2025 Year in Review: Artificial Intelligence
Isolated tools or experimental demos no longer define artificial intelligence; it is rapidly becoming an active participant in how work, media, and systems operate. What once felt like incremental progress has now entered an acceleration phase, where AI systems are beginning to reason, create, and learn in ways that directly shape real-world outcomes.
As 2025 wraps up, several shifts signal a meaningful transition in the AI landscape. From autonomous agents that can plan and act independently, to video generation technologies that blur the line between what is real and what is synthetic, and even to growing concerns about the limits of available training data, AI’s evolution is raising both new possibilities and new questions. Together, these developments offer a glimpse into where artificial intelligence is heading and what that trajectory means for society, trust, and the future of digital systems.
AI Agents Are Here
After AI tools, mainly LLM-based ones, gained popularity as productivity boosters in recent years, 2025 was destined to be the year of the AI agent. Unlike previous tools, agentic AI is designed to reason, plan, and act independently: setting goals, breaking them into actionable steps, and executing tasks across systems with minimal human oversight.
Real-world examples remain largely unexplored, but the potential and interest are clear. We’ve already glimpsed the future of AI agents in new AI browsers that can plan trips for you, identify your needs, and purchase necessary items, all while ensuring on-time delivery. Concerns exist about impacts on the workforce and governance of these agents, but the hype remains strong.
Video Generation Goes Mainstream
A few years ago, a video of actor “Will Smith” eating pasta showed that AI-generated videos still had a long way to go before being convincing. Fast forward to today, and AI videos are now almost indistinguishable from real ones. All it takes is a phone app and an internet connection to create a video of anyone doing whatever you want them to do.

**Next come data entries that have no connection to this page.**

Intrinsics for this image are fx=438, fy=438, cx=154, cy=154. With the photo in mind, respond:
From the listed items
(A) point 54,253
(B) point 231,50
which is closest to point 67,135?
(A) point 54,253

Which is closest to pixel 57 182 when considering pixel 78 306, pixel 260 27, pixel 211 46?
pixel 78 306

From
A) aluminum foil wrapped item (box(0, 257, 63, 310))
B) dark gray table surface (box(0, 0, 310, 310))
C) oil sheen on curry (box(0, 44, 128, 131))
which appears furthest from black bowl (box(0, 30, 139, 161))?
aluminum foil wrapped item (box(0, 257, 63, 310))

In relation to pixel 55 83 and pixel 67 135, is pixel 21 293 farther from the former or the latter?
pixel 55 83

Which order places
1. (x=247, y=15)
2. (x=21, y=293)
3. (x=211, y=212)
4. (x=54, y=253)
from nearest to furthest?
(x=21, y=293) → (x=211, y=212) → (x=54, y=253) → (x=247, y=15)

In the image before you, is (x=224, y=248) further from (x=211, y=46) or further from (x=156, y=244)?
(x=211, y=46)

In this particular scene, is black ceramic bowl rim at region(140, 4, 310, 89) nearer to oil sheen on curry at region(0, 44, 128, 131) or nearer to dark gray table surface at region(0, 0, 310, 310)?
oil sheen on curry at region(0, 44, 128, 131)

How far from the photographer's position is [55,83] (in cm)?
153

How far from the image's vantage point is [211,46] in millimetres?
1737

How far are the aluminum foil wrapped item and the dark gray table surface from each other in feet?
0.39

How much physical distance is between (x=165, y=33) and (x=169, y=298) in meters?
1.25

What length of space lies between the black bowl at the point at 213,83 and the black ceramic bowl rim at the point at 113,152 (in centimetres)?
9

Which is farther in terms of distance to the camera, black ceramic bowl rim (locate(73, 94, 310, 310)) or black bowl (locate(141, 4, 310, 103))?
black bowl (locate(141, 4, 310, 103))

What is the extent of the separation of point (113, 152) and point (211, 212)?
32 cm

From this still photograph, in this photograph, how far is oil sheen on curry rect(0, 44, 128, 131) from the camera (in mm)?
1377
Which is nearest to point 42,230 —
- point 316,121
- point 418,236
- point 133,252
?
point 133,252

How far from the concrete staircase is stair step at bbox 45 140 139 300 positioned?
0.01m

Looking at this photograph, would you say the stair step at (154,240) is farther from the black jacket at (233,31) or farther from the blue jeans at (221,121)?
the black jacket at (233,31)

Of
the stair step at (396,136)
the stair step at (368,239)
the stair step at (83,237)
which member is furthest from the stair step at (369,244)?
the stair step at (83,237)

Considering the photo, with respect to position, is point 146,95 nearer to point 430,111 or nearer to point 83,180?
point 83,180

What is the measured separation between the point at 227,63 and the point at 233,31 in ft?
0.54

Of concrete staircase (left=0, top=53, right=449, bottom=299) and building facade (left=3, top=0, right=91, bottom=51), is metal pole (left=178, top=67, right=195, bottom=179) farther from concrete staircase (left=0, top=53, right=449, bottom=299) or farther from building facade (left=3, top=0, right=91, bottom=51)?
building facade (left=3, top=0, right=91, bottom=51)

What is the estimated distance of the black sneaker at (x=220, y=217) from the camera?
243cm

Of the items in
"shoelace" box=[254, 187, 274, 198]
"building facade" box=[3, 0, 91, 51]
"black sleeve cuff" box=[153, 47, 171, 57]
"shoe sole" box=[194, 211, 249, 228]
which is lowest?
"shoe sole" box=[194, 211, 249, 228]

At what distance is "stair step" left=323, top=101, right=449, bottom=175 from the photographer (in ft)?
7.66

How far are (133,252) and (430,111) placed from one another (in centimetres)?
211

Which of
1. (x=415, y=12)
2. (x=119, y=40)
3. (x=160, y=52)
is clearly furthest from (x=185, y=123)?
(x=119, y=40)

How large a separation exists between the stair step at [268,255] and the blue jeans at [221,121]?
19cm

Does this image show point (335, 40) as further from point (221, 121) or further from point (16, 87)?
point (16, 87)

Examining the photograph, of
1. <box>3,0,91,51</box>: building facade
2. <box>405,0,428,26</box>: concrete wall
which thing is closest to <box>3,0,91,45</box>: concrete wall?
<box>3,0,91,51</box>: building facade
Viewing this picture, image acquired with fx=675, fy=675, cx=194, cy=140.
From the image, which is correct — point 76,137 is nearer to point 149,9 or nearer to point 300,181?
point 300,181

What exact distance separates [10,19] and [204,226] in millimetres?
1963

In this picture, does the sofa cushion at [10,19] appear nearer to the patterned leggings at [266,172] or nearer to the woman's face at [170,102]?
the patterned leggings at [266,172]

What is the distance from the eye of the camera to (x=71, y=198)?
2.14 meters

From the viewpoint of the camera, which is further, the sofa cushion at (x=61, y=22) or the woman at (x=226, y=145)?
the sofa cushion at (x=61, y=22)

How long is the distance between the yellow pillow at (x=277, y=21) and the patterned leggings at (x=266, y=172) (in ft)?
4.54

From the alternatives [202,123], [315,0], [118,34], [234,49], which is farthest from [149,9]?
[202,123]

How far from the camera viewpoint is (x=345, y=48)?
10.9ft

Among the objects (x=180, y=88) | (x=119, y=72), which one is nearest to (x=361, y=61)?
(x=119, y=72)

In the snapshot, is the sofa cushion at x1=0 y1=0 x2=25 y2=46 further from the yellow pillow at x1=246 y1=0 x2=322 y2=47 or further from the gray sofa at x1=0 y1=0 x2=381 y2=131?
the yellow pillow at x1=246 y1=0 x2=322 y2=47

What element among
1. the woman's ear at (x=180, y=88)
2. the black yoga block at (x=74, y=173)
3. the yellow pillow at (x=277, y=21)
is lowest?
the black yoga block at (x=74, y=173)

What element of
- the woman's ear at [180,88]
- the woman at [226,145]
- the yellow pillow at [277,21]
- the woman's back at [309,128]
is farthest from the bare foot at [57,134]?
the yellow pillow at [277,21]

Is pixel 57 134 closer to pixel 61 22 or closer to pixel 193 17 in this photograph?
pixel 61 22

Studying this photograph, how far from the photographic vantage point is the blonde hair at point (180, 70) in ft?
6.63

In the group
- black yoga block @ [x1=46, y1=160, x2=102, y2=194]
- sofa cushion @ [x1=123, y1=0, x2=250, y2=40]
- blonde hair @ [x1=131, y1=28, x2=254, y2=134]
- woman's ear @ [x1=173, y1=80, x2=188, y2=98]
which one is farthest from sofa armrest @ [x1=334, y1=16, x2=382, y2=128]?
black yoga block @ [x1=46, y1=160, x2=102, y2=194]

Already, numerous “AI vs. Real” challenges leave people guessing whether videos are filmed with cameras or created in a data center, and the results are concerning. Even seasoned journalists and researchers are fooled by these videos, and the implications of that on public trust are still uncertain as deepfakes become more widespread.
Not Enough Data on the Internet
For a while now, there has been a growing concern about AI growth: current development methods need ever-growing data sets to be trained on, and the AI’s thirst for data is growing faster than the internet itself. Current AI models have, for the most part, already gobbled up all the data on the web, and the need for new sources of data is growing.
One suggested source has been synthetic data, essentially using AI-generated data to train AI. However, a new method has recently been employed, especially for models beyond LLMs: live video. This approach has become more common in robotics and has already shown promising results in this area.